Saved data entries
☆ ☆ ☆ ☆

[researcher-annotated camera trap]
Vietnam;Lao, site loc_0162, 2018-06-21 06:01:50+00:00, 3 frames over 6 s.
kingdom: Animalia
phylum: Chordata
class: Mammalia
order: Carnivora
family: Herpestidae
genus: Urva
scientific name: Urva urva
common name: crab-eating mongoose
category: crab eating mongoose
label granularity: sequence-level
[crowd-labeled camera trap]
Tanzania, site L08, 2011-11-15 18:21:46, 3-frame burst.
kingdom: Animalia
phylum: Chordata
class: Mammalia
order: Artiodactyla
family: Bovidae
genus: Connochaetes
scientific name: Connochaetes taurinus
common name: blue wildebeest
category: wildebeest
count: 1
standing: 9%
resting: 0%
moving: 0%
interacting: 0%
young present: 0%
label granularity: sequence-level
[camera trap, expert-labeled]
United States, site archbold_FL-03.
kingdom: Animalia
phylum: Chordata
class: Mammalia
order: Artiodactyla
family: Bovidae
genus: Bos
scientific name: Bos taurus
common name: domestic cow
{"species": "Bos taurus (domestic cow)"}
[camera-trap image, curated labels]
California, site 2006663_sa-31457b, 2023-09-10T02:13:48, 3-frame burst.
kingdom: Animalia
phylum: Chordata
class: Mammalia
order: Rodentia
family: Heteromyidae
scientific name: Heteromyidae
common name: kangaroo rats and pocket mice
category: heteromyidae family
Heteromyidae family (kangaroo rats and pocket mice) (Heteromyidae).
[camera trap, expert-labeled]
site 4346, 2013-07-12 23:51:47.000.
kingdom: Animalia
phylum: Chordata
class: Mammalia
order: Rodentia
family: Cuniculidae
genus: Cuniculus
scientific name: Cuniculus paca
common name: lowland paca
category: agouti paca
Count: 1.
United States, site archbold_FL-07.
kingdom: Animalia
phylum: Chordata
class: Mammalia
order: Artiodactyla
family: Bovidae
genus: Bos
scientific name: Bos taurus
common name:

☆ ☆ ☆ ☆

**Exercise aim**
An exact copy of all the entries is the required answer.

**Output for this exercise**
[researcher-annotated camera trap]
Vietnam;Lao, site loc_0162, 2018-06-21 06:01:50+00:00, 3 frames over 6 s.
kingdom: Animalia
phylum: Chordata
class: Mammalia
order: Carnivora
family: Herpestidae
genus: Urva
scientific name: Urva urva
common name: crab-eating mongoose
category: crab eating mongoose
label granularity: sequence-level
[crowd-labeled camera trap]
Tanzania, site L08, 2011-11-15 18:21:46, 3-frame burst.
kingdom: Animalia
phylum: Chordata
class: Mammalia
order: Artiodactyla
family: Bovidae
genus: Connochaetes
scientific name: Connochaetes taurinus
common name: blue wildebeest
category: wildebeest
count: 1
standing: 9%
resting: 0%
moving: 0%
interacting: 0%
young present: 0%
label granularity: sequence-level
[camera trap, expert-labeled]
United States, site archbold_FL-03.
kingdom: Animalia
phylum: Chordata
class: Mammalia
order: Artiodactyla
family: Bovidae
genus: Bos
scientific name: Bos taurus
common name: domestic cow
{"species": "Bos taurus (domestic cow)"}
[camera-trap image, curated labels]
California, site 2006663_sa-31457b, 2023-09-10T02:13:48, 3-frame burst.
kingdom: Animalia
phylum: Chordata
class: Mammalia
order: Rodentia
family: Heteromyidae
scientific name: Heteromyidae
common name: kangaroo rats and pocket mice
category: heteromyidae family
Heteromyidae family (kangaroo rats and pocket mice) (Heteromyidae).
[camera trap, expert-labeled]
site 4346, 2013-07-12 23:51:47.000.
kingdom: Animalia
phylum: Chordata
class: Mammalia
order: Rodentia
family: Cuniculidae
genus: Cuniculus
scientific name: Cuniculus paca
common name: lowland paca
category: agouti paca
Count: 1.
United States, site archbold_FL-07.
kingdom: Animalia
phylum: Chordata
class: Mammalia
order: Artiodactyla
family: Bovidae
genus: Bos
scientific name: Bos taurus
common name:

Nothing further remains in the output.